Top of Material for the task

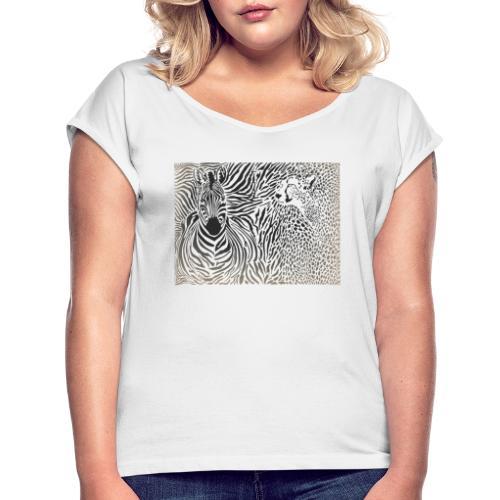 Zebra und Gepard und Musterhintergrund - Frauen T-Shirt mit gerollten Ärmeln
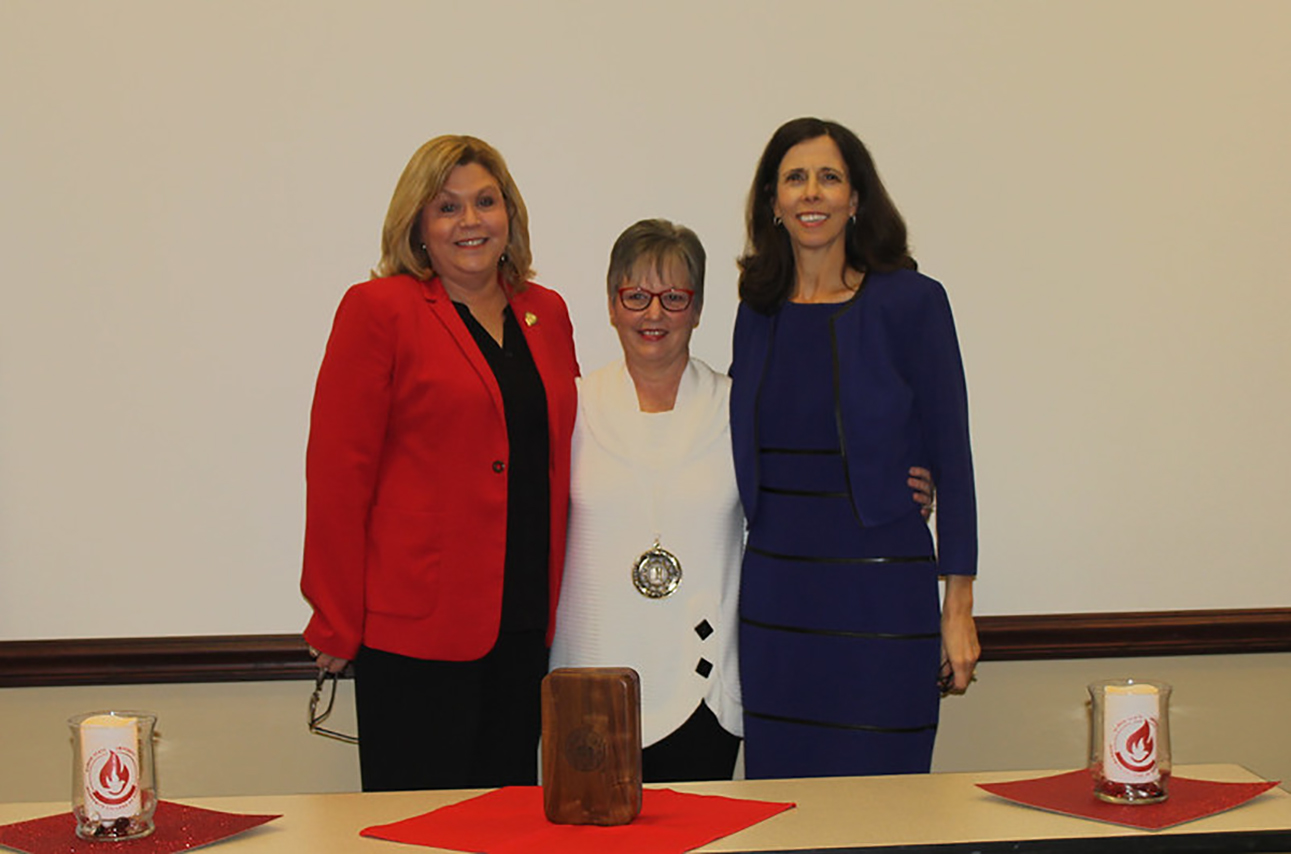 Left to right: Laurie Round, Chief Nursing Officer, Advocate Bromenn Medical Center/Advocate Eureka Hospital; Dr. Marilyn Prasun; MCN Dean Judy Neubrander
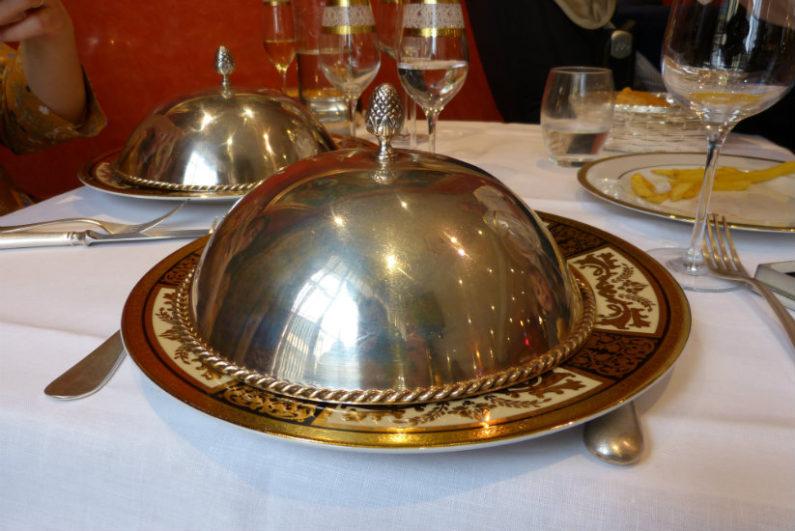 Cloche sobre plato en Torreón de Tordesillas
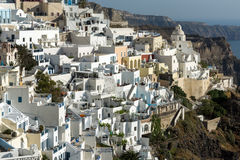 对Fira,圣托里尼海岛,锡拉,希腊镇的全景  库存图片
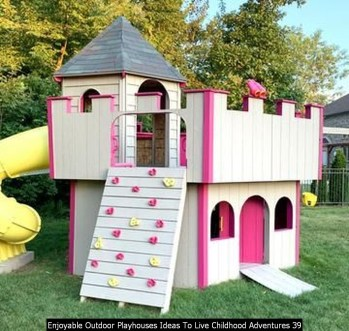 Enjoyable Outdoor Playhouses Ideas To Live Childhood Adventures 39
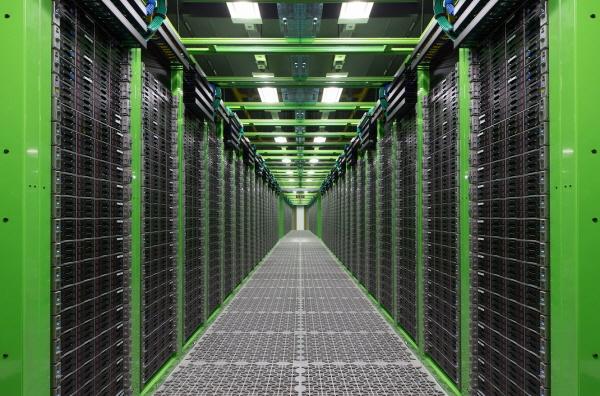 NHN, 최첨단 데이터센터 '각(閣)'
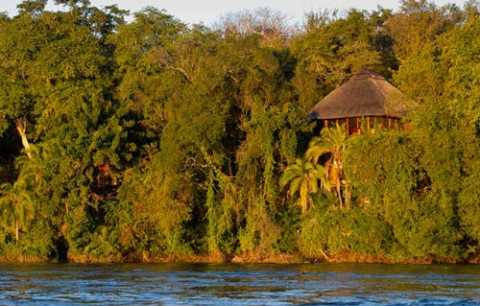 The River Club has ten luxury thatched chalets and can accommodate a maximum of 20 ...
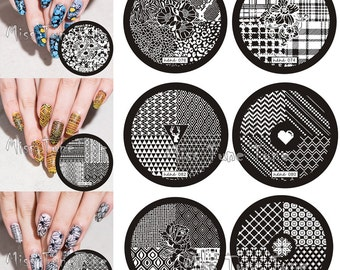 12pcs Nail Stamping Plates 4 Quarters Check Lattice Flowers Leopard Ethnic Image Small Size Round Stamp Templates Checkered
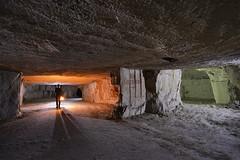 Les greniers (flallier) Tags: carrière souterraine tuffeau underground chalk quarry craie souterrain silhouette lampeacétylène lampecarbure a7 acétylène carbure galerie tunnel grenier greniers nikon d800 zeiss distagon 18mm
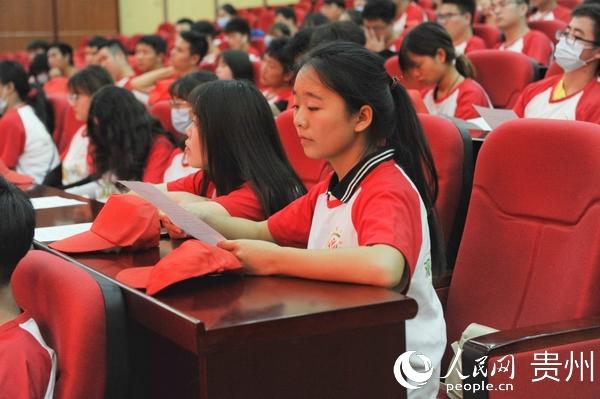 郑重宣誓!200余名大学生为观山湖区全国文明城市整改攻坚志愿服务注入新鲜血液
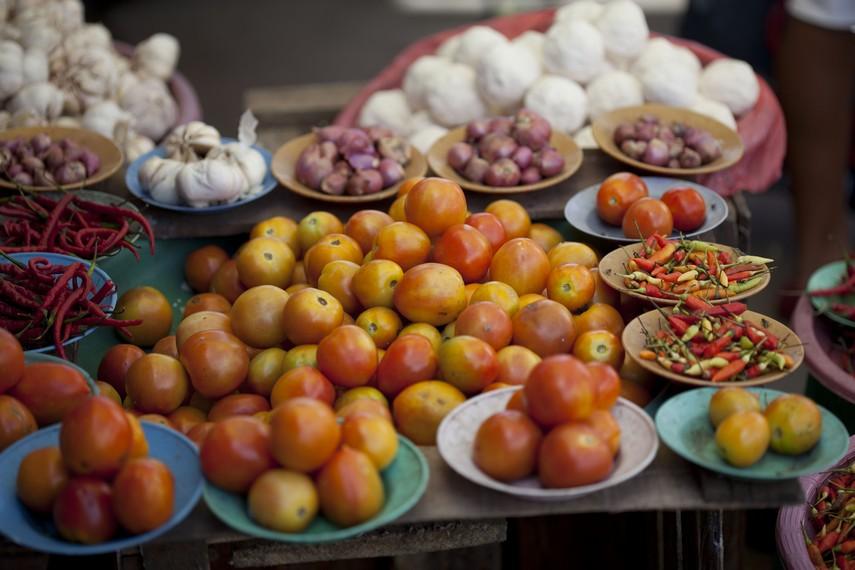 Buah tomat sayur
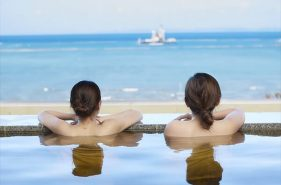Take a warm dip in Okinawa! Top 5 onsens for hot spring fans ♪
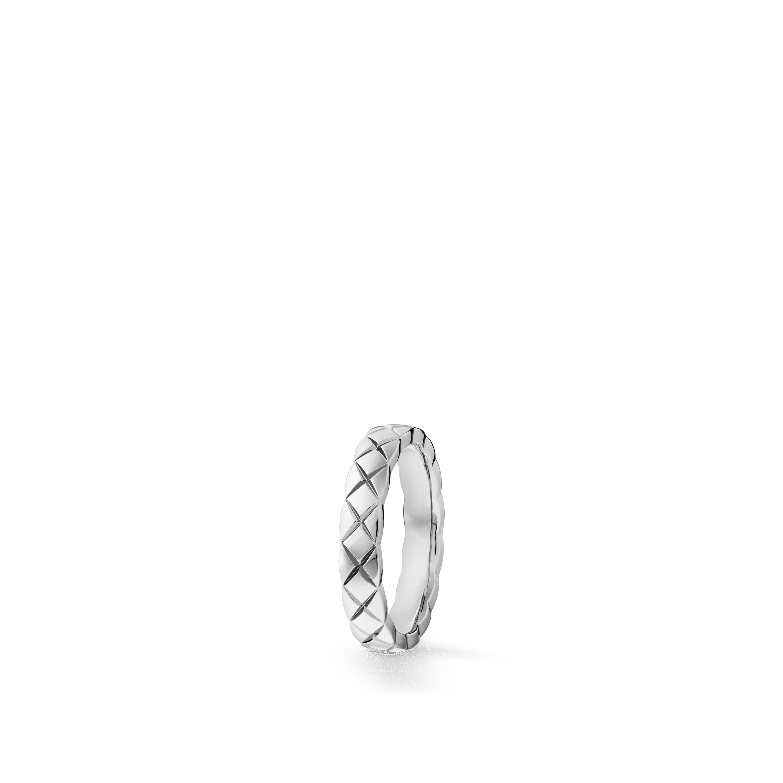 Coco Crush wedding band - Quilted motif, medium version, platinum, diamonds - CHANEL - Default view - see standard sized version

Bottom of Material for the task

Task description
Would you reproduce the records exactly as they stand, but without the pictures?

Exercise answer
 Zebra und Gepard und Musterhintergrund - Frauen T-Shirt mit gerollten Ärmeln
 Left to right: Laurie Round, Chief Nursing Officer, Advocate Bromenn Medical Center/Advocate Eureka Hospital; Dr. Marilyn Prasun; MCN Dean Judy Neubrander
 Cloche sobre plato en Torreón de Tordesillas
 对Fira,圣托里尼海岛,锡拉,希腊镇的全景  库存图片
 Enjoyable Outdoor Playhouses Ideas To Live Childhood Adventures 39
 NHN, 최첨단 데이터센터 '각(閣)'
 The River Club has ten luxury thatched chalets and can accommodate a maximum of 20 ...
 12pcs Nail Stamping Plates 4 Quarters Check Lattice Flowers Leopard Ethnic Image Small Size Round Stamp Templates Checkered
 Les greniers (flallier) Tags: carrière souterraine tuffeau underground chalk quarry craie souterrain silhouette lampeacétylène lampecarbure a7 acétylène carbure galerie tunnel grenier greniers nikon d800 zeiss distagon 18mm
 郑重宣誓!200余名大学生为观山湖区全国文明城市整改攻坚志愿服务注入新鲜血液
 Buah tomat sayur
Take a warm dip in Okinawa! Top 5 onsens for hot spring fans ♪
 Coco Crush wedding band - Quilted motif, medium version, platinum, diamonds - CHANEL - Default view - see standard sized version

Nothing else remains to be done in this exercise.